DOCUMENT SECTION:

■ ■ ■ ■ ■ ■ ■

The Evolution of Software Development: MLOps, CI/CD, and Modern Practices
Overview
- Introduction
- Traditional Software Development process
- AI/ML System process
- Challenges in AI/ML System
- Generic Steps in AI/ML System
- MLOps Maturity Model Levels
- Deployment Types
1. Introduction
It is an approach or method to operationalize the AI/ML systems. The operations include in this process include automation, performance monitoring, and event correlations.
What is the difference between AIOps and MLOps?
AIOps is a way to automate the system with the help of ML and Big Data, MLOps is a way to standardize the process of deploying ML systems and filling the gaps between teams, to give all project stakeholders more clarity.
What is the difference between Traditional software development and Machine Learning software development?
Traditional Software Development: Traditional software development is the software development process used to design and develop simple software.
It is used when the security and many other factors of the software are not much important.
It is used by freshers to develop the software. It consists the only code and we have to look up the code. If any updation should be made in software, we only look for code and update it.
It consists of five phases:
1. Requirements analysis
2. Design
3. Implementation
4. Coding and Testing
5. Maintenance
Machine Learning Software Development: In this process, code is present and with code, we have to look up for managing the data, and model.
In this, it is not about code, but the data and models have a large impact. The data is dynamic where it is changed every time.

■ ■ ■ ■ ■ ■ ■

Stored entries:
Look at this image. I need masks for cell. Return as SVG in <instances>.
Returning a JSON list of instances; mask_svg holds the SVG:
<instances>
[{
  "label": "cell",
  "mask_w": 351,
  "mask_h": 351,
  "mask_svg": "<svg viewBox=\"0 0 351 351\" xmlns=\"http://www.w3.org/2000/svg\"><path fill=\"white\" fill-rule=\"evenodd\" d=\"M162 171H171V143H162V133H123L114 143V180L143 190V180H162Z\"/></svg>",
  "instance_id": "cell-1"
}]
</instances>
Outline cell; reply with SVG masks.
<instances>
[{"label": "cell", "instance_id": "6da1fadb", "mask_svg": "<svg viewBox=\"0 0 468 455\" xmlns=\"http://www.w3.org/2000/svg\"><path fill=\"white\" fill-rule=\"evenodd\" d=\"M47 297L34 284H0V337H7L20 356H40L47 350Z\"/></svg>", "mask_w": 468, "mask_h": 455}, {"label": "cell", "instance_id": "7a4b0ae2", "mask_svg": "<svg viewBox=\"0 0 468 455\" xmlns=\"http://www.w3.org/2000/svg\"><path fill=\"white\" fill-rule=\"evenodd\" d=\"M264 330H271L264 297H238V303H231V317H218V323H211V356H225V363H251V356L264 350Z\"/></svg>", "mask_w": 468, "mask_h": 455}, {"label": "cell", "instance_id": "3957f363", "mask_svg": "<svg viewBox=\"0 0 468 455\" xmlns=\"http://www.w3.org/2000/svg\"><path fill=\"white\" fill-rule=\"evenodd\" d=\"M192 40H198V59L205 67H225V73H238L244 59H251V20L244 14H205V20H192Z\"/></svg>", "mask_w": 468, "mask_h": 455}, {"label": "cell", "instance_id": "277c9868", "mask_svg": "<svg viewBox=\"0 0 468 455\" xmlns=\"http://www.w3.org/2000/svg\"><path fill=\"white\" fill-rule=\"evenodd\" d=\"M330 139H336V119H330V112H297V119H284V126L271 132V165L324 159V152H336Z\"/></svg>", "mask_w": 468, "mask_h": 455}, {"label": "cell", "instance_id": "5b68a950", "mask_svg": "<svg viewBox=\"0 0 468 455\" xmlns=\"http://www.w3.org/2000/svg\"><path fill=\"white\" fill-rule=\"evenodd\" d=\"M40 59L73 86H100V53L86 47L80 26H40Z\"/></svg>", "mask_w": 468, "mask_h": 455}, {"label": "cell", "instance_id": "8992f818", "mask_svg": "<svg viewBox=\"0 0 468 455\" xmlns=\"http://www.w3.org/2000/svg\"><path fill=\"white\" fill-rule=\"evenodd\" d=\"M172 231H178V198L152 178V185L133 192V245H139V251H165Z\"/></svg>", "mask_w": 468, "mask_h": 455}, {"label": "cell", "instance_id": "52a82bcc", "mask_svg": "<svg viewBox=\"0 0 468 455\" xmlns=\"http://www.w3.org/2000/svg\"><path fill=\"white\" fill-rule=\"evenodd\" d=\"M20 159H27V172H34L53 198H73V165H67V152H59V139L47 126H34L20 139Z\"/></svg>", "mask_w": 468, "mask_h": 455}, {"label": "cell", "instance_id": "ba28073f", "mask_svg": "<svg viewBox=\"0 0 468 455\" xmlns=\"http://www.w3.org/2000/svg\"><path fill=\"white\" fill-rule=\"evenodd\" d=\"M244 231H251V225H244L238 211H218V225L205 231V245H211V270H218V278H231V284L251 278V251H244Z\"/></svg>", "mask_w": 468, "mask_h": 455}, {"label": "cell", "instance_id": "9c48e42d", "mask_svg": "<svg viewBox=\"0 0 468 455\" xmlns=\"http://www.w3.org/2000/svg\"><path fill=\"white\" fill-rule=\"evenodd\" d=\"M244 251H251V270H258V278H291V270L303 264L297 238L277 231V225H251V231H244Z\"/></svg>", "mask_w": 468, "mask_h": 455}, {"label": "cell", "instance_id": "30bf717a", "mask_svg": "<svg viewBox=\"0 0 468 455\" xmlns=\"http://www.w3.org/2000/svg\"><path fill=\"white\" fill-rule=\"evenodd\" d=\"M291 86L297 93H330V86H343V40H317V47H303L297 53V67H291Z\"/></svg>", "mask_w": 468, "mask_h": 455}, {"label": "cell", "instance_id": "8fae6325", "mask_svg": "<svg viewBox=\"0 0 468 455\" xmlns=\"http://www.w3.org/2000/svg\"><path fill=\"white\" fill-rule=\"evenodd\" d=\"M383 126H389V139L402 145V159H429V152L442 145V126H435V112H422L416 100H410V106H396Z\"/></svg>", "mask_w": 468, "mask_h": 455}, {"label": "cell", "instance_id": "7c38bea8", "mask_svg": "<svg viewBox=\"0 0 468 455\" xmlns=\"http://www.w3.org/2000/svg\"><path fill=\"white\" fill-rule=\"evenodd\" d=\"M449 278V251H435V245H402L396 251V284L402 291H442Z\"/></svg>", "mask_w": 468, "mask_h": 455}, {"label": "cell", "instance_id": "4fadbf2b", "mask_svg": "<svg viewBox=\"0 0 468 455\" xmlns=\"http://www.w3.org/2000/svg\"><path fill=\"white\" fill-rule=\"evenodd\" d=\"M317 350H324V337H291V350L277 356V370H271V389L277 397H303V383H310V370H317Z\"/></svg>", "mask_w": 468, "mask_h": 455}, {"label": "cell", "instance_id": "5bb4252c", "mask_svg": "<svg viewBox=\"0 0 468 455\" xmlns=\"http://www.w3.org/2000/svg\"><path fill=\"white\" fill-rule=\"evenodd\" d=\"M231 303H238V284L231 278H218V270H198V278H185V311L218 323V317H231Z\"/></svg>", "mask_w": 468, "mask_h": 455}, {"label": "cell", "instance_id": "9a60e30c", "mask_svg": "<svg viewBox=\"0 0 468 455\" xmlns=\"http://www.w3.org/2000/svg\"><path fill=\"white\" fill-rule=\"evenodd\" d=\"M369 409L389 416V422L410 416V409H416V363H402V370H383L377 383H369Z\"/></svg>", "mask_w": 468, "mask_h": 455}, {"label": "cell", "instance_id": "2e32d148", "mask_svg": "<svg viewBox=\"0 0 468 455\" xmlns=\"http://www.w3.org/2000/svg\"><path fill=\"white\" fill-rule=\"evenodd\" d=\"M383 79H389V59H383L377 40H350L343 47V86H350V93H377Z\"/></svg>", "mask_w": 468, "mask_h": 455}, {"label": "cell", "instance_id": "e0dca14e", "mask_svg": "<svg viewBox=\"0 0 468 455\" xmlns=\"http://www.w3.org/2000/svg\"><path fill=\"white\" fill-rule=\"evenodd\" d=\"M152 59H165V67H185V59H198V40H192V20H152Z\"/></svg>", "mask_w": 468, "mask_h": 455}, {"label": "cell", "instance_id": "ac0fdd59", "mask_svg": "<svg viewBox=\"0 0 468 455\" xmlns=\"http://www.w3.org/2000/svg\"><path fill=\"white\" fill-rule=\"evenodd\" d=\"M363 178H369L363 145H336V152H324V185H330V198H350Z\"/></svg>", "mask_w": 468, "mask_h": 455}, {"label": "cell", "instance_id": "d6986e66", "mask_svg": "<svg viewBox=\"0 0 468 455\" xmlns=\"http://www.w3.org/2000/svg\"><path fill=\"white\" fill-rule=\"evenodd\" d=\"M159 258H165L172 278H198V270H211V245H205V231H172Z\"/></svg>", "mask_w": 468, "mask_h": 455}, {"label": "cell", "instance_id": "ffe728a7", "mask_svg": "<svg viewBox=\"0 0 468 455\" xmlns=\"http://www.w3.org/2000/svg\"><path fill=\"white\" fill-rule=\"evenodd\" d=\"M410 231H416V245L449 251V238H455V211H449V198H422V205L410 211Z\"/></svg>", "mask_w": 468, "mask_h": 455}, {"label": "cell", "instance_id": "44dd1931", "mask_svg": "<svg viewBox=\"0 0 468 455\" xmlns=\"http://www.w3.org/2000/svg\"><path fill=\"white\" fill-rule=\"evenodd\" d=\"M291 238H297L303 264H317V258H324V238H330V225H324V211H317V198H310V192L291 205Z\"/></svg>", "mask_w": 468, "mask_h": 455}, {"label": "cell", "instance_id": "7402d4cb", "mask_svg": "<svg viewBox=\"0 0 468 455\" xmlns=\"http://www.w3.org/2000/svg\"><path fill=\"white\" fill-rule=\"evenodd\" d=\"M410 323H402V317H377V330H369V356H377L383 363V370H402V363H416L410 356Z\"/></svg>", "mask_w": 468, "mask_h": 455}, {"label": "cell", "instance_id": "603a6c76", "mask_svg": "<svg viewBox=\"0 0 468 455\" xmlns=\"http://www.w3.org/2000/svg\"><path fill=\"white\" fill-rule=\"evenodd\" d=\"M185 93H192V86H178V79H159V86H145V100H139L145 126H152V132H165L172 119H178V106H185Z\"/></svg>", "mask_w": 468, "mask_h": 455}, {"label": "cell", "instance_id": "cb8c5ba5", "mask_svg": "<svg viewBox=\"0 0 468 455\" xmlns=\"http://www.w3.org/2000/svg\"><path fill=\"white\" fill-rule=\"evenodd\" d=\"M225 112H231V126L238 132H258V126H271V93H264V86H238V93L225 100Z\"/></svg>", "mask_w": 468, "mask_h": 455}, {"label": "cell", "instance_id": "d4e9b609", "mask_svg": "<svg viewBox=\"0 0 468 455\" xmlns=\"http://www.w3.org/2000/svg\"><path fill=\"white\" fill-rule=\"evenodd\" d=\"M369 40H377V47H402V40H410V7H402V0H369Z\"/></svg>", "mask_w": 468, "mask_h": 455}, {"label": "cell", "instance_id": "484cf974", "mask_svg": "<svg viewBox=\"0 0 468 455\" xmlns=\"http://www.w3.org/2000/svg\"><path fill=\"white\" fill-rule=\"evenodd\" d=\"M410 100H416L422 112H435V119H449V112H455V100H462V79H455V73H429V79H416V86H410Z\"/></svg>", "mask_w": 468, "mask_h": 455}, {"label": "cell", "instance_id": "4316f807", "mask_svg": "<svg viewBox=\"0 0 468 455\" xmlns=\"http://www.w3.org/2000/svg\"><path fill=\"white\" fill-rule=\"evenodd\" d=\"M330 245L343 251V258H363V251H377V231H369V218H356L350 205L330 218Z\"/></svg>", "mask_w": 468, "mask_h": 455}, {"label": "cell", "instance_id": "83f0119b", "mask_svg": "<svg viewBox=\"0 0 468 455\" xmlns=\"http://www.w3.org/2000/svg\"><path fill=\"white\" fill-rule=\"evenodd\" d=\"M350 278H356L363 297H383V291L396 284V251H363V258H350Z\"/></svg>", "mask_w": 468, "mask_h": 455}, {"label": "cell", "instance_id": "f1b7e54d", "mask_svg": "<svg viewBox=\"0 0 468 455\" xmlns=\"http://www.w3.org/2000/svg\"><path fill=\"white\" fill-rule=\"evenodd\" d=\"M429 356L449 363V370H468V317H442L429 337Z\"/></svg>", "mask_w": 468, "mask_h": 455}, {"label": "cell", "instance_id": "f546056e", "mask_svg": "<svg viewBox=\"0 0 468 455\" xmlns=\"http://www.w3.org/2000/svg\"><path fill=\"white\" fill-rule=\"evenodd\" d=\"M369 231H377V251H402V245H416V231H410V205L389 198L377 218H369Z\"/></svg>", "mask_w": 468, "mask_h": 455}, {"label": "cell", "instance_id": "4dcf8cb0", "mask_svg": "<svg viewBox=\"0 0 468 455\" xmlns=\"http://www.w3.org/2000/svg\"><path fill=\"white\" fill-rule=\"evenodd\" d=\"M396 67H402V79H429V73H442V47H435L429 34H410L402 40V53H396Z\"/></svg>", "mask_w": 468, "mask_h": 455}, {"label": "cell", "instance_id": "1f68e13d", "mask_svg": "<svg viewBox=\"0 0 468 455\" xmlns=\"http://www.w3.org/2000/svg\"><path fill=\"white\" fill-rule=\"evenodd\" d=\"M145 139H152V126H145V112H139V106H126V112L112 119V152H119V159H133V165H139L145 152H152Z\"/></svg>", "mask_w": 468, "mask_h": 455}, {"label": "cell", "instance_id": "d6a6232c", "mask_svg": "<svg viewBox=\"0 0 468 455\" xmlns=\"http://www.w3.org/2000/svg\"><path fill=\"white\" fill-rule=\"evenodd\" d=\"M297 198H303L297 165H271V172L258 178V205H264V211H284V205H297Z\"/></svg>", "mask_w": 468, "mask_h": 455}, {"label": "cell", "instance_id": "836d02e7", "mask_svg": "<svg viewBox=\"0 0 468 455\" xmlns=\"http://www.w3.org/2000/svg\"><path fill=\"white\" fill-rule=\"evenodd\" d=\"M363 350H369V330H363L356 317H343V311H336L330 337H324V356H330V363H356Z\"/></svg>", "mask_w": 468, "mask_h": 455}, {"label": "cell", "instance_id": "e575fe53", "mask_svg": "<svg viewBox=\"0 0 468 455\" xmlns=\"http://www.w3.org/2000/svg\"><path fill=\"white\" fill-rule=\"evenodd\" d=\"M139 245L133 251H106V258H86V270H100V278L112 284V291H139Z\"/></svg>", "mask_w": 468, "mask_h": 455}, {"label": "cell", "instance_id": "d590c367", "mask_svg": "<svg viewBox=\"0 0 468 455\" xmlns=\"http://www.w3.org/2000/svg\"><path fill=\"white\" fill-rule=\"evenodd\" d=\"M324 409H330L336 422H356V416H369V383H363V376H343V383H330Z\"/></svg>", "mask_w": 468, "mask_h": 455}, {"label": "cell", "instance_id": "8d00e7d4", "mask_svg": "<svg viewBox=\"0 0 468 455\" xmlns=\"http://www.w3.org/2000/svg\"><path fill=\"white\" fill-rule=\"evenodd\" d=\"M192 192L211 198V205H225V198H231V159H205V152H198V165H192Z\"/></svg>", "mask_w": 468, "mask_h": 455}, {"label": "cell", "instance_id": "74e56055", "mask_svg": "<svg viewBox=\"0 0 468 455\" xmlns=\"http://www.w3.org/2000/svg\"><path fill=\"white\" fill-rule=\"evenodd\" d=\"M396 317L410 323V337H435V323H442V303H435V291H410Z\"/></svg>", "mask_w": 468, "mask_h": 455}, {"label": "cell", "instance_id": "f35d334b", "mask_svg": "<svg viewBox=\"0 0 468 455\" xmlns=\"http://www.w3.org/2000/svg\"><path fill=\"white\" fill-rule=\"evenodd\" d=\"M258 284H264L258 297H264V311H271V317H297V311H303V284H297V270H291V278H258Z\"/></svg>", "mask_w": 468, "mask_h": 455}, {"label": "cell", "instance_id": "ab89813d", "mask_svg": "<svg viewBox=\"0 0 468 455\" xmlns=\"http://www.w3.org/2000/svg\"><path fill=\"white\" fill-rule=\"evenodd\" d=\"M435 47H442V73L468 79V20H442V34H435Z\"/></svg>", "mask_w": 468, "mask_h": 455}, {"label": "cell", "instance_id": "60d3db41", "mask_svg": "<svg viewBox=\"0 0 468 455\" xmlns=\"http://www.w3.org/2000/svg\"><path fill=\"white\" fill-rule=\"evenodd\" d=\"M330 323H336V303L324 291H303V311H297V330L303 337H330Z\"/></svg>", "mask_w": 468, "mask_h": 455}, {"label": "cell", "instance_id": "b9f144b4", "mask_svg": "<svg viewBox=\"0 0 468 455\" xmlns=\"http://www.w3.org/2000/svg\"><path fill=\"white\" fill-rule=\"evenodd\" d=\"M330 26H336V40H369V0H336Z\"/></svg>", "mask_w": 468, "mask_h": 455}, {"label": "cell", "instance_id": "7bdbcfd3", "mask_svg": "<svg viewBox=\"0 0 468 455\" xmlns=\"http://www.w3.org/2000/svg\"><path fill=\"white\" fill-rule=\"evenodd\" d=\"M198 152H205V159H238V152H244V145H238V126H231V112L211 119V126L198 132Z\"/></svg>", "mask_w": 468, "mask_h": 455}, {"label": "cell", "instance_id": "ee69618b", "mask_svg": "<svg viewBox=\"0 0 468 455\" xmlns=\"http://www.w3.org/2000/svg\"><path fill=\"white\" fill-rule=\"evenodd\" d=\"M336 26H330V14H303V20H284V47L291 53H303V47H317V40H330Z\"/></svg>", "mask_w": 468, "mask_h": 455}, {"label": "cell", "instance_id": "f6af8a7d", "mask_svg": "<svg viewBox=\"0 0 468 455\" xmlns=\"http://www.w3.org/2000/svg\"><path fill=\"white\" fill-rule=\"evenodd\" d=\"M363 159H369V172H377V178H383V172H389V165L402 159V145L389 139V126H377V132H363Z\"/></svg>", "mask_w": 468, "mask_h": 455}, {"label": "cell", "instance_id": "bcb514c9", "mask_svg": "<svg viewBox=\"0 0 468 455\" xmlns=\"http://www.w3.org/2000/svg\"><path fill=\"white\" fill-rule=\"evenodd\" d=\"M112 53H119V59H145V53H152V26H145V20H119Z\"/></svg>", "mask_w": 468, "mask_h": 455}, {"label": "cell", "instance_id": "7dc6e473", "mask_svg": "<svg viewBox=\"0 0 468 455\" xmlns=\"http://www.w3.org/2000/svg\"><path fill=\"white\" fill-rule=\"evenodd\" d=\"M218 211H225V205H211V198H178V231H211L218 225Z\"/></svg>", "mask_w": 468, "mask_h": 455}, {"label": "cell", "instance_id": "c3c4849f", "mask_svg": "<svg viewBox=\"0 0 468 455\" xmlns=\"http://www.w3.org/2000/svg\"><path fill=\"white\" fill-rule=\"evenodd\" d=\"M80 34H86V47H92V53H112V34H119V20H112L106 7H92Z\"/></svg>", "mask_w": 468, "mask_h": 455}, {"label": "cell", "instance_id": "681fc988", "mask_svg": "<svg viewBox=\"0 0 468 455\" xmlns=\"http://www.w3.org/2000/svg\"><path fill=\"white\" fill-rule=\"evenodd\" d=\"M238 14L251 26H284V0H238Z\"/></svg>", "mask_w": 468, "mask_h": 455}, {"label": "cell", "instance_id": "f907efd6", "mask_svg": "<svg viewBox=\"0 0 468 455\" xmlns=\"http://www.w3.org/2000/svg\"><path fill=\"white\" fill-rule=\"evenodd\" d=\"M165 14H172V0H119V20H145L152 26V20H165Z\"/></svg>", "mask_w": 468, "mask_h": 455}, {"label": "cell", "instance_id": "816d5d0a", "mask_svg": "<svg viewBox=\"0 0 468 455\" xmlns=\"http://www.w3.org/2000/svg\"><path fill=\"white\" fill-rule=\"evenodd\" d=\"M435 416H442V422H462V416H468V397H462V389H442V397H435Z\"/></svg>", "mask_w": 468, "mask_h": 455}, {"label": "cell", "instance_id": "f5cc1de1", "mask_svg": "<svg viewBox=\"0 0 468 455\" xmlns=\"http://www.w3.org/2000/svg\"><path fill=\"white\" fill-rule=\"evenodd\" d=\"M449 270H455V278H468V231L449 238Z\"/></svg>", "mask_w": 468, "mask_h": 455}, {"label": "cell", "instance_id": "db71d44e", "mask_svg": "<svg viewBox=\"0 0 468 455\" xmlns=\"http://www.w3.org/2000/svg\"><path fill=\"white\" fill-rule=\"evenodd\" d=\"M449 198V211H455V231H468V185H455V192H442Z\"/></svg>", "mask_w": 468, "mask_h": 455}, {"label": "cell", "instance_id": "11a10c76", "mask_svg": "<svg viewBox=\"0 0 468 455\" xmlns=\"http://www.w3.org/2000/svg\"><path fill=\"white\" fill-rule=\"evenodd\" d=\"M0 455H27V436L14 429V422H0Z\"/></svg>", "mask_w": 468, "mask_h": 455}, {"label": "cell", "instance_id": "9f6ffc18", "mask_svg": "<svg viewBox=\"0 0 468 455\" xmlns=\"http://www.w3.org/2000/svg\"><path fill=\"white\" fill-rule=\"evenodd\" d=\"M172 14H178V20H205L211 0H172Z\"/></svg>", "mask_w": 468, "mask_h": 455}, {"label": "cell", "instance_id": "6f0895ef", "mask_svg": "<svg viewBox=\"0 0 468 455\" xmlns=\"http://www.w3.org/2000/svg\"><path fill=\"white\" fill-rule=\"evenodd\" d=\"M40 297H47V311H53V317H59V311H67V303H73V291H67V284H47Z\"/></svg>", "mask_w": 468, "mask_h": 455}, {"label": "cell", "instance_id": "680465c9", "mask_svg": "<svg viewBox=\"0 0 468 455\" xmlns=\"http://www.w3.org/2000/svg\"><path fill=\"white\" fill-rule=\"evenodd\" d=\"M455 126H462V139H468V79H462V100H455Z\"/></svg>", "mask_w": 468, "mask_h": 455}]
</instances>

■ ■ ■ ■ ■ ■ ■

WHAT IS EXPECTED: Transcribe the entire MLOps overview word for word. The rows above aren't needed for anything here.

COMPLETED TASK:
The Evolution of Software Development: MLOps, CI/CD, and Modern Practices
Overview
- Introduction
- Traditional Software Development process
- AI/ML System process
- Challenges in AI/ML System
- Generic Steps in AI/ML System
- MLOps Maturity Model Levels
- Deployment Types
1. Introduction
It is an approach or method to operationalize the AI/ML systems. The operations include in this process include automation, performance monitoring, and event correlations.
What is the difference between AIOps and MLOps?
AIOps is a way to automate the system with the help of ML and Big Data, MLOps is a way to standardize the process of deploying ML systems and filling the gaps between teams, to give all project stakeholders more clarity.
What is the difference between Traditional software development and Machine Learning software development?
Traditional Software Development: Traditional software development is the software development process used to design and develop simple software.
It is used when the security and many other factors of the software are not much important.
It is used by freshers to develop the software. It consists the only code and we have to look up the code. If any updation should be made in software, we only look for code and update it.
It consists of five phases:
1. Requirements analysis
2. Design
3. Implementation
4. Coding and Testing
5. Maintenance
Machine Learning Software Development: In this process, code is present and with code, we have to look up for managing the data, and model.
In this, it is not about code, but the data and models have a large impact. The data is dynamic where it is changed every time.